_Text to read_
========
It was due in stores by July, but a lifetime of memories does not come easily to a man whose first hit came 41 years ago, when he was a member of a Sun Records roster that included Carl Perkins, Jerry Lee Lewis and a boy named Elvis. So the world will have to wait a few more months, likely until January, for Johnny Cash to put his memories to tape recorder, for a writer to take those recordings and transcribe them on paper and for Harper San Francisco to take that paper and turn it into a book. But a few months, after all, are nothing in the grand scheme of Johnny Cash's life -- the blink of a blink of an eye, really, especially when there are more important things to be concerned with than telling the same old stories one more time.

Cash didn't even want to write his life story. He's already got the boxed sets and the surgeries to remind him of his age and mortality, and he's already got the one book -- 1975's Man in Black, published by a religious publishing house around the time Cash got off the pills and got hooked on Jesus -- to explain a life lived well and lived hard. Plus, Cash shrugs, he gets tired pretty easily these days, those 65 years (Lord, is that all?) catching up with him; better he spends a day fishing than remembering all over again those Million Dollar Quartet sessions or the day he wrote "Folsom Prison Blues" or the time he got busted in El Paso for smuggling Dexedrine over the border.

"Man in Black was written for Zondervan -- a Bible publisher, a religious publisher -- and so many companies wanted me to write a book that would cover the secular rather than the spiritual side of my life," Cash says from his Nashville-based offices, the House of Cash. "I just never really have wanted to do another book, and I was just determined that I wasn't going to until this past year. Two or three big companies were really interested, and somebody finally made an offer I guess I couldn't refuse. On top of that, Billy Graham called me up out of the clear blue sky and said, 'I wish you would write a book.' And I said, 'What would you want me to write about?' And he said, 'About your life and experiences.' He said, 'You should do it now, while you've got the energy to do it, while you feel like doin' it.'

"And I'm enjoyin' some of it. Some of it's fun, but some of it's painful. It's painful to go into the amphetamine years, when there was so much damage to my psyche and my spirit and the people around me. It's painful remembering that all over again, dragging that back through. But there's a lot of funny things and interesting things that have happened that were definitely not covered in Man in Black, and I'm enjoyin' writin' 'em.
========
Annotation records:

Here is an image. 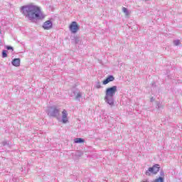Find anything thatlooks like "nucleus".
Here are the masks:
<instances>
[{"label": "nucleus", "instance_id": "nucleus-1", "mask_svg": "<svg viewBox=\"0 0 182 182\" xmlns=\"http://www.w3.org/2000/svg\"><path fill=\"white\" fill-rule=\"evenodd\" d=\"M21 12L31 22H36L43 19L45 16L42 14L41 9L34 5L23 6L21 9Z\"/></svg>", "mask_w": 182, "mask_h": 182}, {"label": "nucleus", "instance_id": "nucleus-2", "mask_svg": "<svg viewBox=\"0 0 182 182\" xmlns=\"http://www.w3.org/2000/svg\"><path fill=\"white\" fill-rule=\"evenodd\" d=\"M117 92V86L114 85L112 87H108L105 91V96L104 97V100L107 105H109L110 107H113L114 106V95Z\"/></svg>", "mask_w": 182, "mask_h": 182}, {"label": "nucleus", "instance_id": "nucleus-3", "mask_svg": "<svg viewBox=\"0 0 182 182\" xmlns=\"http://www.w3.org/2000/svg\"><path fill=\"white\" fill-rule=\"evenodd\" d=\"M60 113V109H59L56 106H51L48 107V114L50 117H55L59 120V114Z\"/></svg>", "mask_w": 182, "mask_h": 182}, {"label": "nucleus", "instance_id": "nucleus-4", "mask_svg": "<svg viewBox=\"0 0 182 182\" xmlns=\"http://www.w3.org/2000/svg\"><path fill=\"white\" fill-rule=\"evenodd\" d=\"M159 170H160V165L156 164L152 167L149 168V169L146 171L145 174L146 176H150L151 173L153 174H157L159 173Z\"/></svg>", "mask_w": 182, "mask_h": 182}, {"label": "nucleus", "instance_id": "nucleus-5", "mask_svg": "<svg viewBox=\"0 0 182 182\" xmlns=\"http://www.w3.org/2000/svg\"><path fill=\"white\" fill-rule=\"evenodd\" d=\"M69 28L71 33H76L79 31V25L76 21H73Z\"/></svg>", "mask_w": 182, "mask_h": 182}, {"label": "nucleus", "instance_id": "nucleus-6", "mask_svg": "<svg viewBox=\"0 0 182 182\" xmlns=\"http://www.w3.org/2000/svg\"><path fill=\"white\" fill-rule=\"evenodd\" d=\"M52 26H53V23H52V21L48 20L43 24V28L46 31H49V29H52Z\"/></svg>", "mask_w": 182, "mask_h": 182}, {"label": "nucleus", "instance_id": "nucleus-7", "mask_svg": "<svg viewBox=\"0 0 182 182\" xmlns=\"http://www.w3.org/2000/svg\"><path fill=\"white\" fill-rule=\"evenodd\" d=\"M62 122L64 124L68 123V122H69L68 119V111H66V109H63V111L62 112Z\"/></svg>", "mask_w": 182, "mask_h": 182}, {"label": "nucleus", "instance_id": "nucleus-8", "mask_svg": "<svg viewBox=\"0 0 182 182\" xmlns=\"http://www.w3.org/2000/svg\"><path fill=\"white\" fill-rule=\"evenodd\" d=\"M114 80V77L113 75L108 76L104 81L103 85H107V83H109V82H113Z\"/></svg>", "mask_w": 182, "mask_h": 182}, {"label": "nucleus", "instance_id": "nucleus-9", "mask_svg": "<svg viewBox=\"0 0 182 182\" xmlns=\"http://www.w3.org/2000/svg\"><path fill=\"white\" fill-rule=\"evenodd\" d=\"M13 66L18 67L21 65V59L20 58H14L11 62Z\"/></svg>", "mask_w": 182, "mask_h": 182}, {"label": "nucleus", "instance_id": "nucleus-10", "mask_svg": "<svg viewBox=\"0 0 182 182\" xmlns=\"http://www.w3.org/2000/svg\"><path fill=\"white\" fill-rule=\"evenodd\" d=\"M74 95L75 96V100L80 101V98L82 97V92H78L76 93V92H74Z\"/></svg>", "mask_w": 182, "mask_h": 182}, {"label": "nucleus", "instance_id": "nucleus-11", "mask_svg": "<svg viewBox=\"0 0 182 182\" xmlns=\"http://www.w3.org/2000/svg\"><path fill=\"white\" fill-rule=\"evenodd\" d=\"M74 143H77V144L85 143V139L82 138H77L74 139Z\"/></svg>", "mask_w": 182, "mask_h": 182}, {"label": "nucleus", "instance_id": "nucleus-12", "mask_svg": "<svg viewBox=\"0 0 182 182\" xmlns=\"http://www.w3.org/2000/svg\"><path fill=\"white\" fill-rule=\"evenodd\" d=\"M122 12H124V14H125L126 16H129L130 15V12L126 7L122 8Z\"/></svg>", "mask_w": 182, "mask_h": 182}, {"label": "nucleus", "instance_id": "nucleus-13", "mask_svg": "<svg viewBox=\"0 0 182 182\" xmlns=\"http://www.w3.org/2000/svg\"><path fill=\"white\" fill-rule=\"evenodd\" d=\"M8 56V50H4L2 52V58H7Z\"/></svg>", "mask_w": 182, "mask_h": 182}, {"label": "nucleus", "instance_id": "nucleus-14", "mask_svg": "<svg viewBox=\"0 0 182 182\" xmlns=\"http://www.w3.org/2000/svg\"><path fill=\"white\" fill-rule=\"evenodd\" d=\"M95 87H96V89H102V84H100V82H96Z\"/></svg>", "mask_w": 182, "mask_h": 182}, {"label": "nucleus", "instance_id": "nucleus-15", "mask_svg": "<svg viewBox=\"0 0 182 182\" xmlns=\"http://www.w3.org/2000/svg\"><path fill=\"white\" fill-rule=\"evenodd\" d=\"M154 182H164V178H158Z\"/></svg>", "mask_w": 182, "mask_h": 182}, {"label": "nucleus", "instance_id": "nucleus-16", "mask_svg": "<svg viewBox=\"0 0 182 182\" xmlns=\"http://www.w3.org/2000/svg\"><path fill=\"white\" fill-rule=\"evenodd\" d=\"M180 40H175L173 41V45L174 46H178V45H180Z\"/></svg>", "mask_w": 182, "mask_h": 182}, {"label": "nucleus", "instance_id": "nucleus-17", "mask_svg": "<svg viewBox=\"0 0 182 182\" xmlns=\"http://www.w3.org/2000/svg\"><path fill=\"white\" fill-rule=\"evenodd\" d=\"M79 42H80V38H79V37H75V43H79Z\"/></svg>", "mask_w": 182, "mask_h": 182}, {"label": "nucleus", "instance_id": "nucleus-18", "mask_svg": "<svg viewBox=\"0 0 182 182\" xmlns=\"http://www.w3.org/2000/svg\"><path fill=\"white\" fill-rule=\"evenodd\" d=\"M159 178H164V171H160V176H159Z\"/></svg>", "mask_w": 182, "mask_h": 182}, {"label": "nucleus", "instance_id": "nucleus-19", "mask_svg": "<svg viewBox=\"0 0 182 182\" xmlns=\"http://www.w3.org/2000/svg\"><path fill=\"white\" fill-rule=\"evenodd\" d=\"M6 49H7V50H12V52L14 50V48L12 46H6Z\"/></svg>", "mask_w": 182, "mask_h": 182}, {"label": "nucleus", "instance_id": "nucleus-20", "mask_svg": "<svg viewBox=\"0 0 182 182\" xmlns=\"http://www.w3.org/2000/svg\"><path fill=\"white\" fill-rule=\"evenodd\" d=\"M76 153H77V154H76V156H82V151H77Z\"/></svg>", "mask_w": 182, "mask_h": 182}, {"label": "nucleus", "instance_id": "nucleus-21", "mask_svg": "<svg viewBox=\"0 0 182 182\" xmlns=\"http://www.w3.org/2000/svg\"><path fill=\"white\" fill-rule=\"evenodd\" d=\"M2 144H3V146H6V145L9 144V142L4 141L2 142Z\"/></svg>", "mask_w": 182, "mask_h": 182}, {"label": "nucleus", "instance_id": "nucleus-22", "mask_svg": "<svg viewBox=\"0 0 182 182\" xmlns=\"http://www.w3.org/2000/svg\"><path fill=\"white\" fill-rule=\"evenodd\" d=\"M157 107H158V109H160V104L157 105Z\"/></svg>", "mask_w": 182, "mask_h": 182}, {"label": "nucleus", "instance_id": "nucleus-23", "mask_svg": "<svg viewBox=\"0 0 182 182\" xmlns=\"http://www.w3.org/2000/svg\"><path fill=\"white\" fill-rule=\"evenodd\" d=\"M153 100H153V98H151V102H153Z\"/></svg>", "mask_w": 182, "mask_h": 182}]
</instances>
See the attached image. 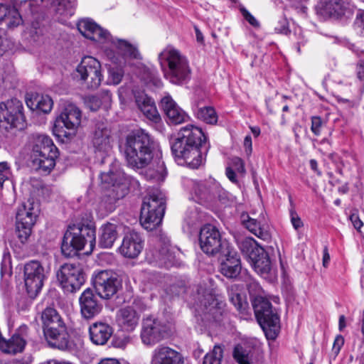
========
_Instruction_
Please translate this sentence from the article on Johnny Cash's memoir into Spanish: "Cash didn't even want to write his life story."

_Answer below_
Cash ni siquiera quería escribir la historia de su vida.